**TEXT PASSAGE**

┄┄┄┄┄┄

II. OBSTRUCTION OF JUSTICE: THE OMNIBUS PROVISION
Section 1503 is known as the Omnibus Obstruction Provision ("Omnibus Provision") because it applies to a broad range of conduct. (5) It is designed "to protect individuals involved in federal judicial proceedings and to prevent 'miscarriages of justice by corrupt methods.'" (6) It also serves to "ensure that criminals [cannot] circumvent the law's purpose by devising novel and creative schemes that would interfere with administration of justice but would nonetheless fall outside the scope of [section] 1503's specific prohibitions." (7) Additionally, the Omnibus Provision protects jurors and judicial officers from threats, intimidation, and retaliation. (8) Attempted bribery of officials intended to alter the outcome of a judicial proceeding is also an offense under [section] 1503. (9) Moreover, most courts have applied [section] 1503 to acts of obstruction that affect witnesses. (10) Section 1505 applies to conduct similar to that addressed by [section] 1503, but in the context of federal agency proceedings rather than court proceedings. (11)
This section discusses [section] 1503 and [section] 1505 in six parts: Part A discusses the scope of [section] 1503; Part B delineates the elements of [section] 1503 offenses; Part C analyzes the acts prosecuted under [section] 1503; Part D presents various defenses to [section] 1503 charges; Part E describes issues relating to venue; and Part F surveys [section] 1505, the Agency Provision.

┄┄┄┄┄┄

**EXERCISE TASKS**
A – In the Omnibus Provision passage, write out the words from "This section discusses" to "the Agency Provision.".
B – Put this sentence from the Omnibus Provision passage into Spanish: "Section 1505 applies to conduct similar to that addressed by [section] 1503, but in the context of federal agency proceedings rather than court proceedings."
C – Proceed with the Omnibus Provision passage, starting right after its final sentence.

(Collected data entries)

┄┄┄┄┄┄

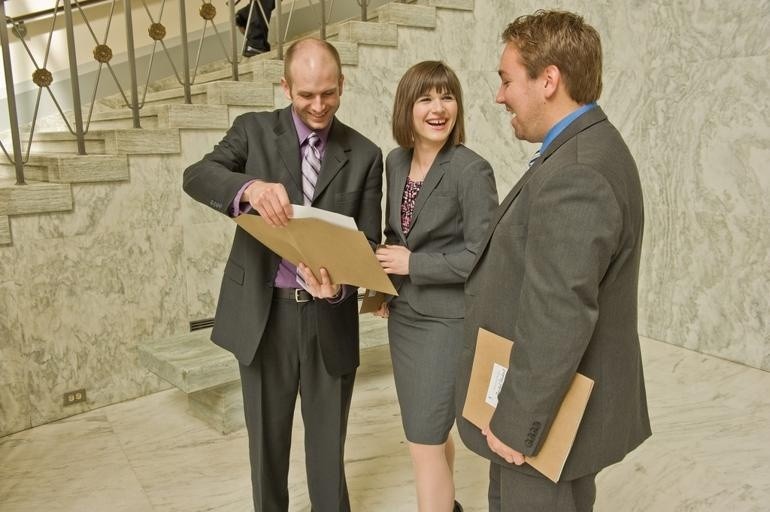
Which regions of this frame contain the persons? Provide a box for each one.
[373,59,501,511]
[227,1,283,57]
[179,35,384,512]
[448,7,654,511]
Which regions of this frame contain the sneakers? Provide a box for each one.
[243,41,269,57]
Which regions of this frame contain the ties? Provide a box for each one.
[302,132,322,207]
[529,150,542,167]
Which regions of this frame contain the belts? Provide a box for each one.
[273,286,311,301]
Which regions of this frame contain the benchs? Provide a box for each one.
[135,299,388,434]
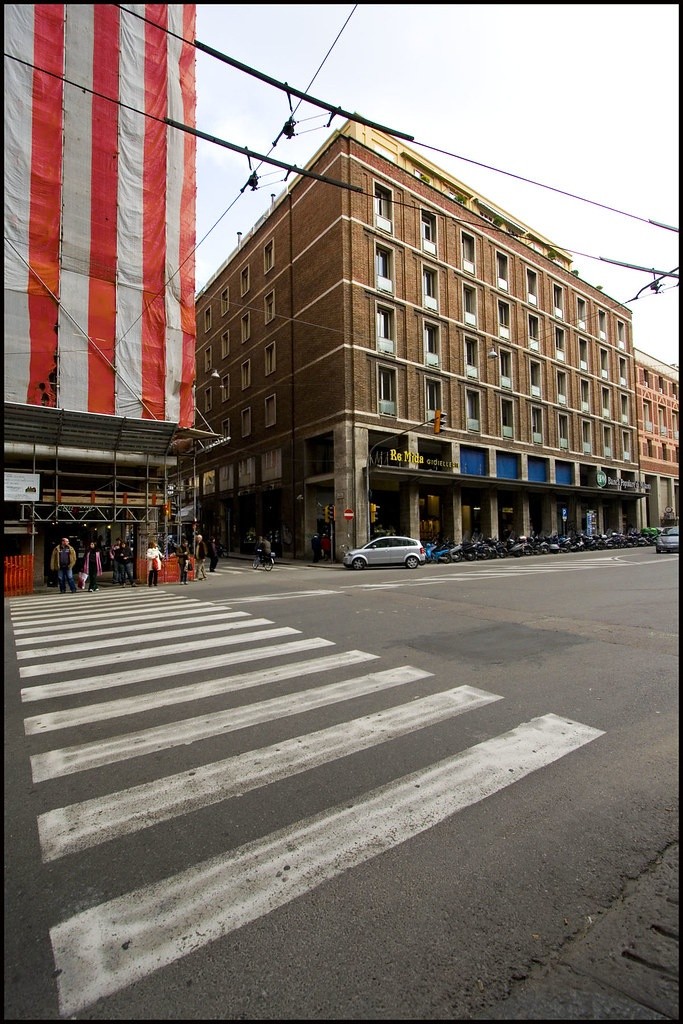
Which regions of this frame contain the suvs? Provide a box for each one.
[342,536,426,569]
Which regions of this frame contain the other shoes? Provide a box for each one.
[72,588,76,593]
[61,590,65,593]
[149,584,152,587]
[88,588,93,592]
[184,581,188,584]
[95,588,99,591]
[154,584,158,586]
[131,582,140,587]
[201,577,208,581]
[180,581,184,585]
[122,582,126,588]
[193,578,198,581]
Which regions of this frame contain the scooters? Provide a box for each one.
[252,549,276,571]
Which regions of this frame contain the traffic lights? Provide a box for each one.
[322,506,330,523]
[370,503,380,524]
[327,505,336,522]
[434,410,448,434]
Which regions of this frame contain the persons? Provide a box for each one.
[82,542,103,592]
[311,533,331,563]
[255,536,271,567]
[176,540,190,585]
[109,537,139,588]
[50,538,77,594]
[208,536,219,572]
[146,541,164,587]
[194,534,207,582]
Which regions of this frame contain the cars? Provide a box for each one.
[656,526,679,553]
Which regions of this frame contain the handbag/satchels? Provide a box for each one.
[152,558,158,571]
[78,572,89,590]
[188,564,192,571]
[184,560,190,572]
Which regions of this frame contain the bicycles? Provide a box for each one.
[420,527,665,565]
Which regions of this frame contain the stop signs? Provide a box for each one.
[343,508,354,521]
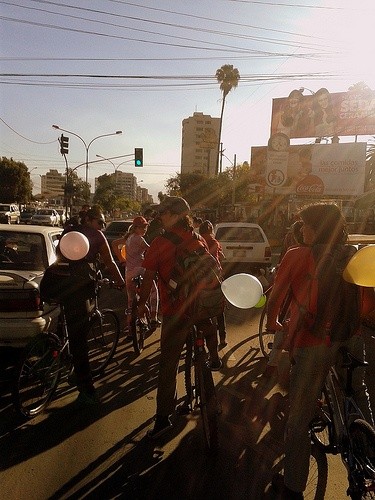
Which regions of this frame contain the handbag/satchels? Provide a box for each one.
[39,263,98,306]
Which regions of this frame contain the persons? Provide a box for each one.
[272,88,336,138]
[248,202,375,500]
[55,196,227,445]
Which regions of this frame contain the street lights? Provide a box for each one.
[96,154,135,221]
[52,125,122,185]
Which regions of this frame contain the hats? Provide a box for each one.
[150,196,190,217]
[133,217,149,227]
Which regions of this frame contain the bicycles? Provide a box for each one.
[183,256,225,466]
[9,276,125,419]
[258,265,375,500]
[132,272,158,354]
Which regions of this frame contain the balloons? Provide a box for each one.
[120,245,126,260]
[255,294,266,308]
[220,273,263,309]
[59,231,90,260]
[342,245,375,287]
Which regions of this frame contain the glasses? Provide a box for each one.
[90,216,106,228]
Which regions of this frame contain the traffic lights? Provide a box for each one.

┄┄┄┄┄┄

**EXERCISE RESPONSES**
A –
This section discusses [section] 1503 and [section] 1505 in six parts: Part A discusses the scope of [section] 1503; Part B delineates the elements of [section] 1503 offenses; Part C analyzes the acts prosecuted under [section] 1503; Part D presents various defenses to [section] 1503 charges; Part E describes issues relating to venue; and Part F surveys [section] 1505, the Agency Provision.

B – La sección 1505 se aplica a conductas similares a las que aborda la [sección] 1503, pero en el contexto de procedimientos ante agencias federales y no de procedimientos judiciales.

C –
A. Scope of [section] 1503
The structure Of [section] 1503 protects the judicial process in two ways. First the specific language of the statute forbids corruptly (12) influencing or endeavoring to influence any grand or petit juror or officer of the court by threats or force, or by letter or communication. (13) Second, the "Omnibus Clause," (14) includes a broad range of actions (15) and functions and is "a catch-all provision that generally prohibits conduct that interferes with the 'due administration of justice" (16) if the defendant's actions have the "natural and probable" effect of interfering with the due administration of justice. (17) Section 1503 applies to both civil and criminal proceedings. (18)
B. Elements of a [section] 1503 Offense
Section 1503 applies to both actual and attempted obstructions of justice. (19) For a conviction, the government is typically required to prove: (i) that the obstruction was directed toward a pending federal judicial proceeding; (ii) that the defendant knew of or had notice of the proceeding; and (iii) that the defendant acted or attempted to act corruptly with intent to obstruct or interfere with the proceeding or due administration of justice. (20) In most courts, the government need only' allege the above elements to indict under [section] 1503. (21) The First and Seventh Circuits, however, also explicitly require that a fact finder discern the motive that led the defendant to perform the alleged actions to issue an indictment. (22)
1. Pending Judicial Proceedings
Most circuits agree that the existence of a pending judicial proceeding is a prerequisite for conviction under [section] 1503. (23) Accordingly, [section] 1503 does not give authority to prosecute obstruction of an independent government investigation or official proceeding not connected with a pending judicial proceeding. (24) The circuits, however, disagree over when a proceeding becomes "pending." (25) The consensus among the circuits that have addressed the issue is that a proceeding is "pending, under [section] 1503 until disposition is made of any direct appeal that would result in a new trial. (26)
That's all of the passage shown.